• TASK TO CARRY OUT: Select each line below that contains the word "pixel", and copy those lines in full.

• MATERIAL PROVIDED:
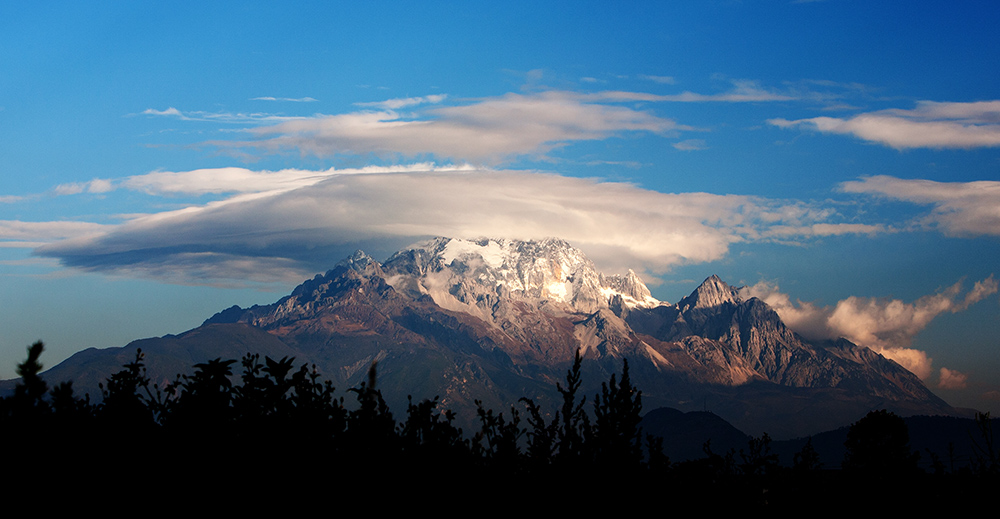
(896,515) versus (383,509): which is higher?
(383,509)

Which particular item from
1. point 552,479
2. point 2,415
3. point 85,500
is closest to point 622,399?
point 552,479

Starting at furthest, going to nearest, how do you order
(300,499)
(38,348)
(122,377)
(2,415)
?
1. (122,377)
2. (300,499)
3. (2,415)
4. (38,348)

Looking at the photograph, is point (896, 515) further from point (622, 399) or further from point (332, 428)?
point (332, 428)

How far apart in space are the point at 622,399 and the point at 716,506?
5.52 metres

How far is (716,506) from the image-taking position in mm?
27828

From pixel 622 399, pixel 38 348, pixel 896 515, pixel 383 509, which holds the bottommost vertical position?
pixel 896 515

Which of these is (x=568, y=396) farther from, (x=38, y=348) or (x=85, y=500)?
(x=38, y=348)

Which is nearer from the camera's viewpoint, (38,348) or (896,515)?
(38,348)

• COMPLETED EXERCISE:
From pixel 622 399, pixel 38 348, pixel 896 515, pixel 383 509, which holds the bottommost vertical position?
pixel 896 515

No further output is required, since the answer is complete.